Ungolfed version (check in real time):

const updateResult = () => {
  const string_1 = input1.value;
  const string_2 = input2.value;
  resultString = [];
  
  for (let i = 0; i < string_1.length || i < string_2.length; ++i) {
    resultString.push(
      (string_1.charCodeAt(i) || 0) +
      (string_2.charCodeAt(i) || 0)
    );
  }
  
  resultString = String.fromCharCode(...resultString);
  
  result.innerHTML = resultString;
  resultLength.innerHTML = 'Length: ' + resultString.length;
}

input1.addEventListener('input', updateResult);
input2.addEventListener('input', updateResult);

updateResult();
<input id="input1" value="aA"/>
<input id="input2" value="bB"/>

<br/><br/>

<div id="result"></div>
<div id="resultLength"></div>

The shortest code in each programming language wins!

\$\endgroup\$
9
  • 1
    \$\begingroup\$ How does the last test case have \u0083 between the other two instead of being first? \$\endgroup\$ Commented Feb 28, 2023 at 16:29
  • 1
    \$\begingroup\$ Suggested tag: string \$\endgroup\$
    – The Thonnu
    Commented Feb 28, 2023 at 17:49
  • 1
    \$\begingroup\$ @TheThonnu Added. Thank you! \$\endgroup\$
    – EzioMercer
    Commented Feb 28, 2023 at 17:55
  • 2
    \$\begingroup\$ Are the characters guaranteed to be in Unicode Plane 0? \$\endgroup\$
    – alephalpha
    Commented Mar 1, 2023 at 1:43
  • 3
    \$\begingroup\$ @alephalpha All symbols will be from range [\u+0000, \u+ffff] \$\endgroup\$
    – EzioMercer
    Commented Mar 1, 2023 at 1:45

15 Answers 15

6
\$\begingroup\$

Excel, 92 89 bytes

=CONCAT(
    TOCOL(UNICHAR(MOD(MMULT(IFERROR(UNICODE(MID(A1:B1,ROW(A:A),1)),),{1;1}),4^8)),2)
)

Inputs in cells A1 and B1.

Thanks to JvdV for the 3-byte save.

\$\endgroup\$
6
  • 1
    \$\begingroup\$ 89 Bytes =CONCAT(TOCOL(UNICHAR(MOD(MMULT(IFERROR(UNICODE(MID(A1:B1,ROW(A:A),1)),),{1,1}),4^8)),2)) \$\endgroup\$
    – JvdV
    Commented Mar 1, 2023 at 14:53
  • 1
    \$\begingroup\$ @JvdV :-) That's sneaky!

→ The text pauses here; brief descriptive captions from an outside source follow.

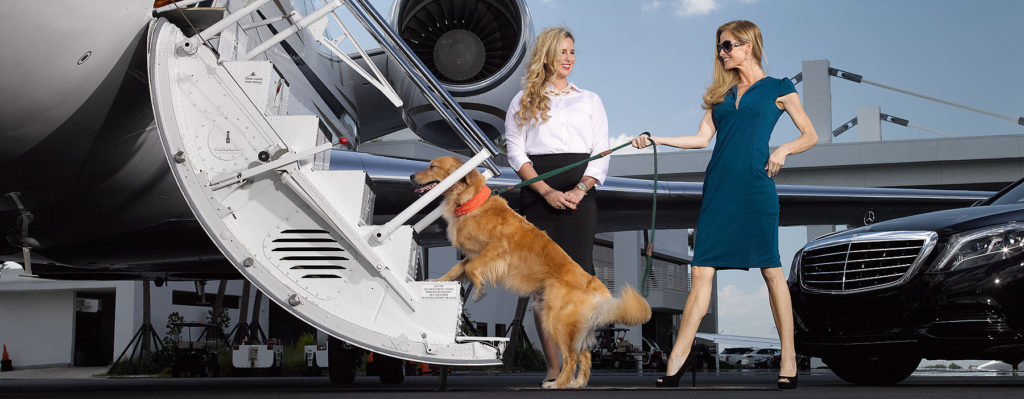 Pet travel by Private Jet | 'Furs Class' service | Privaira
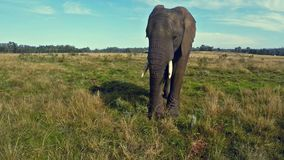 African elephant in South African prairie stock video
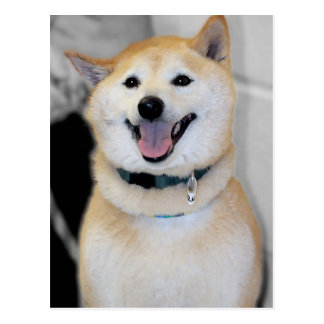 Orange and White Shiba Inu Dog Breed Postcards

TOCOL with 2nd parameter can replace IFERROR! \$\endgroup\$ Commented Mar 1, 2023 at 15:01
  • \$\begingroup\$ Would just change your {1,1} to {1;1} for English-language versions maybe. \$\endgroup\$ Commented Mar 1, 2023 at 15:01
  • \$\begingroup\$ Woops, yes, that's a typo! \$\endgroup\$
    – JvdV
    Commented Mar 1, 2023 at 15:02
  • 1
    \$\begingroup\$ And thanks very much for taking the time to look at and improve upon my posts here. Much appreciated. On a pure byte count it's obviously near impossible to compete with the vast majority of the other languages here, but at least we can keep the Excel flag flying, for what it's worth. \$\endgroup\$ Commented Mar 1, 2023 at 15:11
4
\$\begingroup\$

Vyxal, 6 bytes

C∑k₴%C

Try it Online!

How it works:

C∑k₴%C
C∑       Sum codepoints of each word
  k₴%    Push 65535 and modulo by each element
     C   Convert codepoints to words
\$\endgroup\$
3
\$\begingroup\$

Japt, 11 bytes

Takes input as an array of 2 character arrays, outputs a single character array.

ÕËxc uG²² d

Try it

ÕËxc uG²² d     :Implicit input of 2D array
Õ               :Transpose
 Ë              :Map
  x             :  Sum of
   c            :    Codepoints
     u          :  Modulo
      G         :    16
       ²²       :    Squared twice
          d     :  Character at resulting codepoint
\$\endgroup\$
3
\$\begingroup\$

Z80 machine language, 52 bytes

Null-terminated strings, addresses passed in DE and HL; output string address passed in BC. Little-endian.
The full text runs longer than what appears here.